They drove to Hartford on the edge of town and pulled up into a sketchy Motel. The surrounding houses were derelict, shops closed windows boarded.

“Just be cool, look mean, say nothing.”

They knocked on a shabby blue door, room 25b. A hefty Latino peeped through the window blinds. They were frisked and the 38 placed on the table. A shabby fat man grinned at Jimmy shovelling tortilla chips as he spoke.

“Look, it’s Boy George ! ” They laughed.

“Have you got the gear?” said Mark abruptly.

He licked his fingers clean. “Marco load him up,” Marco bought out two large boxes and took one can out.

“What’s that dog food?” said Mark. They laughed. Jimmy boldly walked over  grabbed the can, flicked a switchblade from his ankle, stabbed it open and snorted dust off the tip.

“We’re good.” said Jimmy with a stony face.

“Boy George grown some balls,” said the elder. “100% Columbian. They use local fisher vessels, load up in international waters. No-one suspects.”

They stashed the cans in the boot and left. Jimmy exhaled jittering. “It’s tinned goat meat, coke in goat meat.”

Mark laughed “You were un-fucking-believable, proper fucking gangster. How did you know, Cosmo?”

“Miami Vice, Crockett and Tubbs,” Jimmy pulled over. “I feel sick,” he quickly stepped out barfed the tarmac and got back in the car.

“Which one’s Crockett again?”

“I don’t fucking know, I just want to get out of here,” He twisted the key, the car turned over but wouldn’t start. “Oh that’s just dandy,” He tried again.

“Don’t pump the accelerator you’ll flood it,” said Mark. Jimmy grew frustrated, he repeatedly turned the key draining the battery till dead.

“Where did you get this piece of junk?”

“Rawl, my cousin…. Can we walk to the station?”

Mark scratched his forehead. “With two cases of coke and a 38; what do think!? It’s no use we’ll have to get a jump.” He slammed his fist on the dashboard. “Shit!”

There was a car parked opposite. Jimmy approached and knocked on the window. A beefcake blond with a moustache wound down the tinted window. He was quite obliging and offered to help. As he stepped out Mark grew faint, Jimmy choked panicked. Their saviour was sporting blues, an Officer’s uniform; Jimmy had approached an unmarked car. He switched gear, racking his brains to think of a way to abort without raising suspicion but it was too late. The officer drove over Jimmy popped the hood, hooked up the battery and cranked it but it wouldn’t start. Mark intervened. “It’s ok Officer, we’ll get it towed,”

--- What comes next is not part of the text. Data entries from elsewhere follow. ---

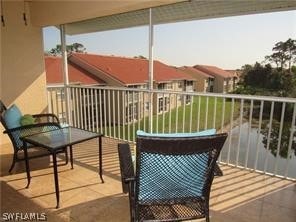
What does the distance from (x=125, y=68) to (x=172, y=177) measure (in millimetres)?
15969

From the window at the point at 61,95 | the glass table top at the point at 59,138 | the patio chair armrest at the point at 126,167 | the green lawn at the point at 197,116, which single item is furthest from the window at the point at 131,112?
the patio chair armrest at the point at 126,167

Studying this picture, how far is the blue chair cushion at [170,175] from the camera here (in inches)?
59.9

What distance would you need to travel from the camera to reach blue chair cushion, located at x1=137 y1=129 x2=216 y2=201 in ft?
4.99

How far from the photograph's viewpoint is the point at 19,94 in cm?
451

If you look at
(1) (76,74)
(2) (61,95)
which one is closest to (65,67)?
(2) (61,95)

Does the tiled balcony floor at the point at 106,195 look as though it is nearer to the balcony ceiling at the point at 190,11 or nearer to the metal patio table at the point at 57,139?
the metal patio table at the point at 57,139

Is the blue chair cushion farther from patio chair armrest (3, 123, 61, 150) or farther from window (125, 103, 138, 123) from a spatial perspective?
window (125, 103, 138, 123)

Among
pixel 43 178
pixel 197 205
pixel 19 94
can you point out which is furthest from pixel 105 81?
pixel 197 205

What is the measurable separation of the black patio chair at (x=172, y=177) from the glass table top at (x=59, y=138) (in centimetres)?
108

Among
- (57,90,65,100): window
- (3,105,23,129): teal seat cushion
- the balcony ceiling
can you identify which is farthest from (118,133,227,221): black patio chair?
(57,90,65,100): window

“No need sir. Just leave it for a while, then try again it will start.”

“Really it’s no trouble, we’ll get a tow.”

The officer glanced at the out of State plates. “You got somewhere to be?”

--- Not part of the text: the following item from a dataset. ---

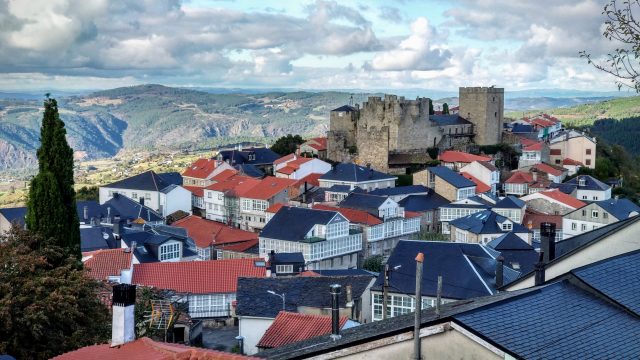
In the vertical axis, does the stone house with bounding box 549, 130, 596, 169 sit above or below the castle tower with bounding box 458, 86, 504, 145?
below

Jimmy jumped in pre-emptive. “I’m a cook, got to cater for a surprise party.” Mark forced a lop-sided smile whilst supressing a stage-one coronary.

The officer went round the back. “Can you pop the trunk please Sir?” and there they stood, peering down on 48 cans of jailbait. He took out a can and inspected it.

“What’s your name?”


“Where do you work?”

“The Roti House 127th and Lennox in Harlem.” He went back to his patrol car for a radio check. In the meantime the car started.

The officer came back. “Ok, you can go. Good luck with the party.”

They pulled away gently then quickly sped into the distance. “Phew..Ha-ha, man I thought we’d had it, where did you come up with that shit?” asked Mark.

“It’s where I’m staying, The Roti House.”

“They do curry goat?”

“It’s my favourite.”

“No shit, me too.”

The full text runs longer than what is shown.